Brushless motors use the magic (read: physics) of magnets and electromagnetic inductance to create motion. What does that mean for you? Just that there are no mechanical connections (like in brushed motors) to wear out. Unless you physically deform the motor, it can run like brand new over its whole life. This part of the build is fairly straightforward; the motors hold your propellors and spin fast enough to create lift.

The FPV camera is what makes this an FPV (First Person View) drone. It is just a little camera on the front of the drone that provides a live video as if you are in the drone flying it.

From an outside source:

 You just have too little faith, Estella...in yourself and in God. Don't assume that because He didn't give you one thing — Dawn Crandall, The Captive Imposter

The VTX, or video transmitter, is how the video from the FPV cam gets to the operator's goggles on the ground. The VTV is connected to the power board for 12V power and the camera for the video feed. This one sends an analog signal at 5.8GHz. Optionally, I have put an OSD (On Screen Display board) between the camera and VTX. This connects to the FC/Autopilot system to provide information on top of the video feed. This is useful as I can see the actual charge of the battery, stopping battery over-discharge and the drone falling from the sky if I don't land before it cuts off. It can also tell me how good of a signal (RSSI) the receiver is getting. 

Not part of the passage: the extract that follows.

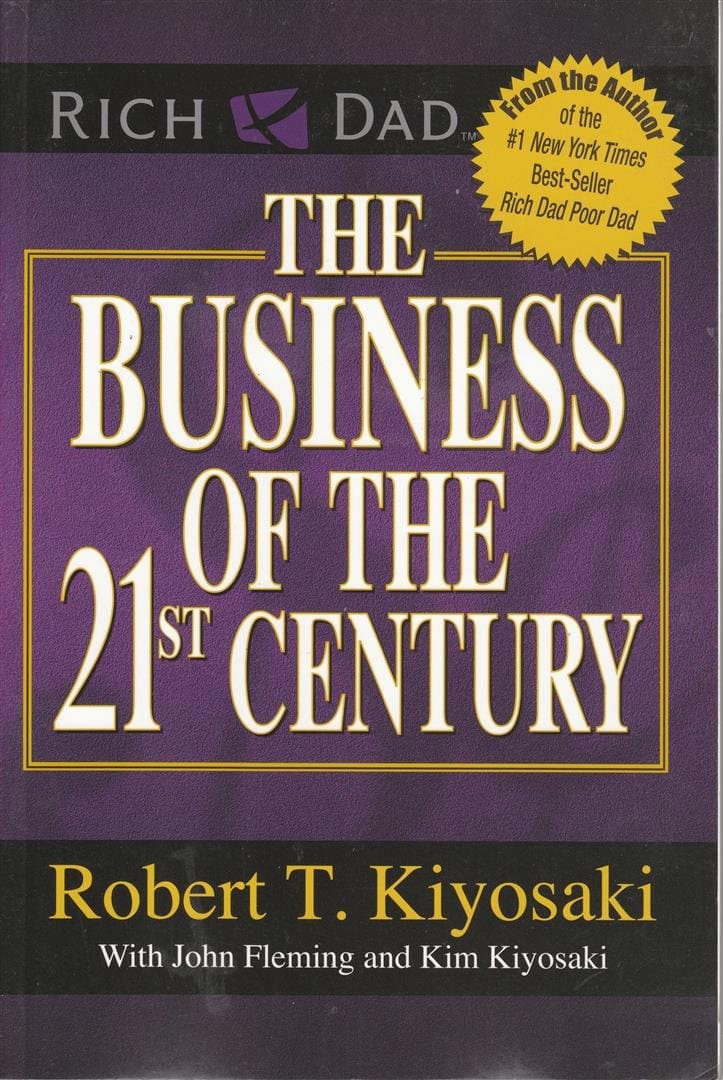 کتاب The Business of the 21st Century نسخه انگلیسی PDF | Robert T. Kiyosaki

The receiver receives commands from the controller and relays them the fc/autopilot system to control the drone. This one uses a communication protocol called SBUS which the autopilot can understand. It is important your receiver com protocol can be understood by the fc/autopilot. The receiver must also be connected to the controller via a protocol it can understand as well. Mine uses the FrSky D16 FCC protocol (FCC as I am in the USA, where the EU has another D16 protocol, they can usually be flashed/programmed between the two in firmware/software). Some controllers use other protocols though, so it's worth double checking or getting a multi-protocol controller. My BetaFPV Radio Lite 2 can do FrSky D8, D16 FCC, and D16 EU out of the box; some have even more options. Once you have a receiver that can communicate to both FC and controller, you need to bind it to the controller so it will only take your commands. Hold the only button on the receiver and then power it on. This puts it in bind mode, allowing your controller to connect when it's in bind mode. Controllers vary in how to bind so consult  your owners manual. 


The frame is simply what everything is sitting on. There are various shapes and sizes, all with pros and cons. But, it mostly just depends on what you like. You do you.